What to do ::
The data below should be transcribed in full, with no picture included.
** Data extracts follows **
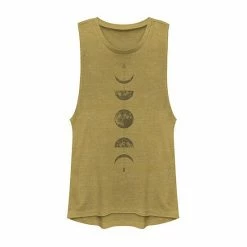 Wholesale 🥰 Unbranded Juniors' Arrow Through Moon Phases Muscle Tee 😀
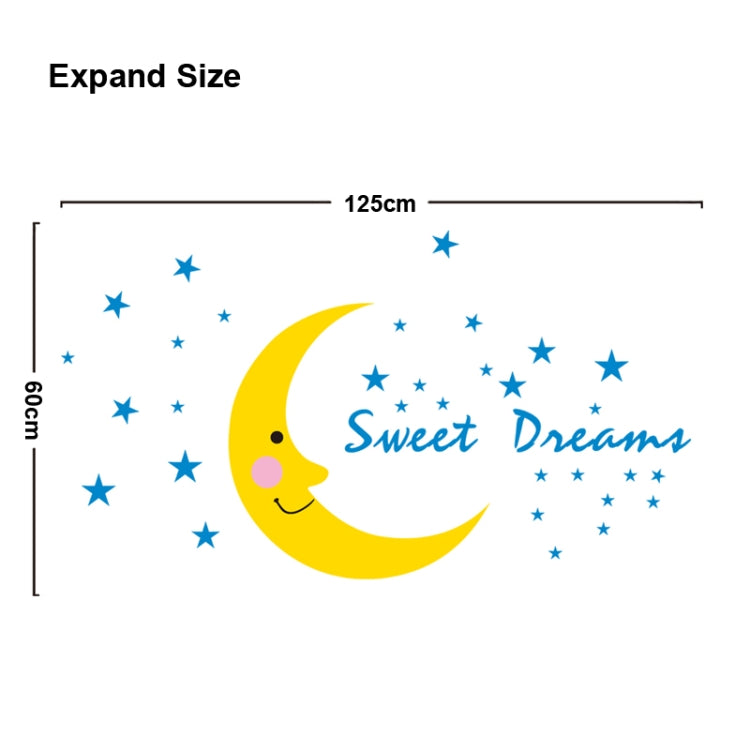 DIY Fashion Self Adhesive PVC Removable Wall Stickers / House Interior Decoration Pictures -- Star Moonlight, Size: 70cm x 50cm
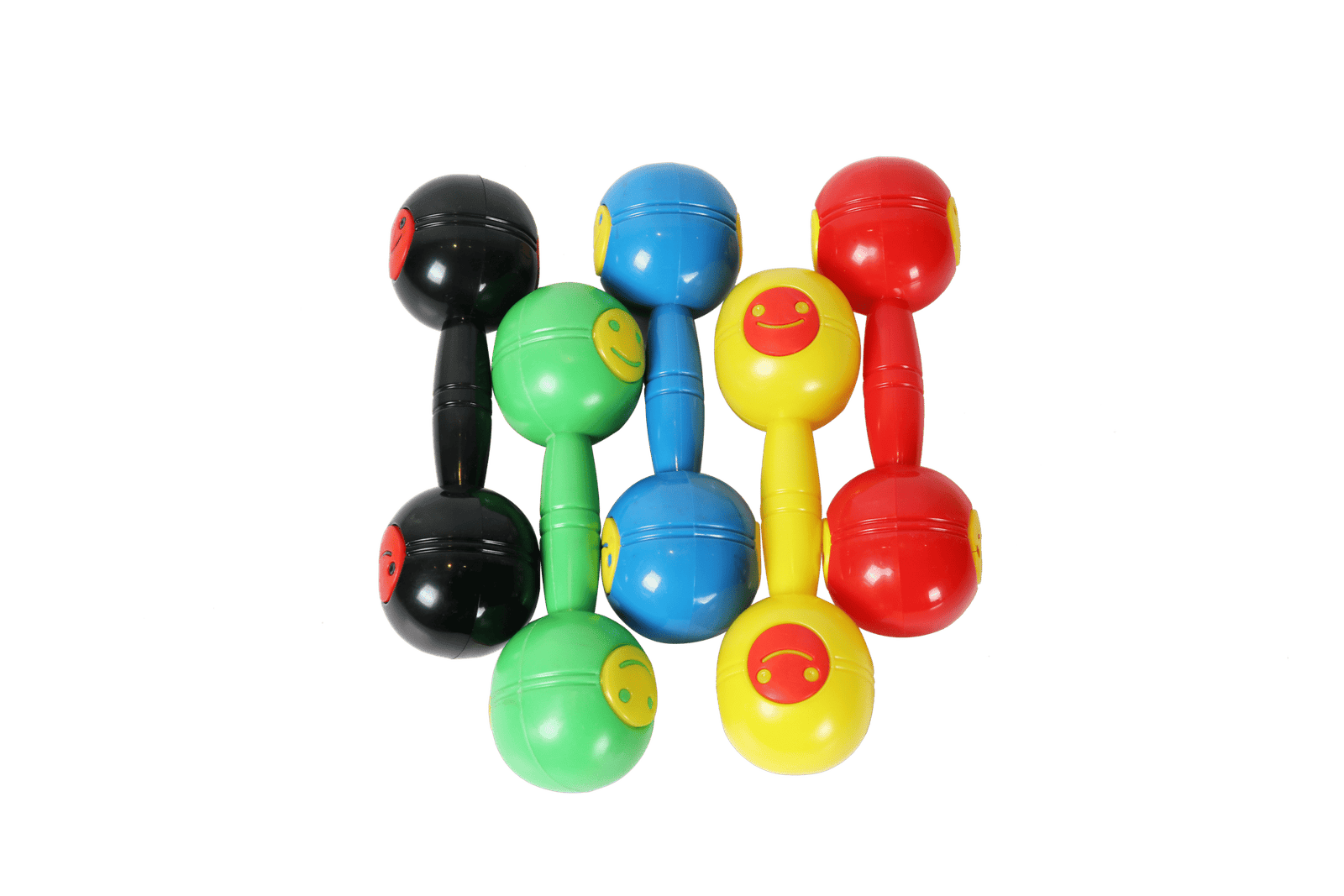 M015-1 double-end plastic maracas piece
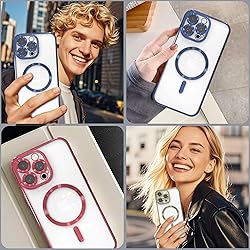 IAIYOXI Magnetic Clear Case for iPhone 14 with Full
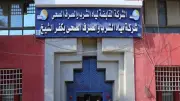 مياه كفر الشيخ تنهي إصلاح هبوط طارئ بخط صرف صحي في قرية الخادمية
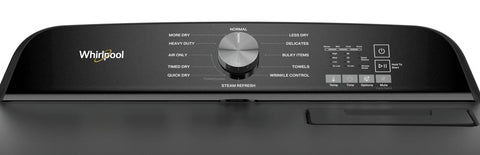 Whirlpool 7 Cu. Ft. Gas Dryer - Volcano Black - WGD6150PB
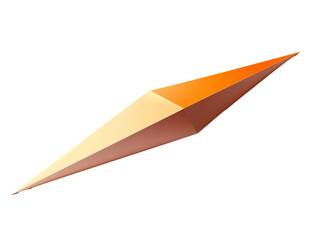 Wall Mural - orange origami sculpture on a white background, transparent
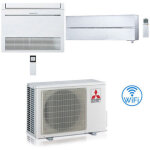 Climatiseur double split mitsubishi r32 de style kirigamine avec wi - fi et console 9000 + 12000 btu ...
** End of Data extracts **
Task response ::
 Wholesale 🥰 Unbranded Juniors' Arrow Through Moon Phases Muscle Tee 😀
 DIY Fashion Self Adhesive PVC Removable Wall Stickers / House Interior Decoration Pictures -- Star Moonlight, Size: 70cm x 50cm
 M015-1 double-end plastic maracas piece
 IAIYOXI Magnetic Clear Case for iPhone 14 with Full
 مياه كفر الشيخ تنهي إصلاح هبوط طارئ بخط صرف صحي في قرية الخادمية
 Whirlpool 7 Cu. Ft. Gas Dryer - Volcano Black - WGD6150PB
 Wall Mural - orange origami sculpture on a white background, transparent
 Climatiseur double split mitsubishi r32 de style kirigamine avec wi - fi et console 9000 + 12000 btu ...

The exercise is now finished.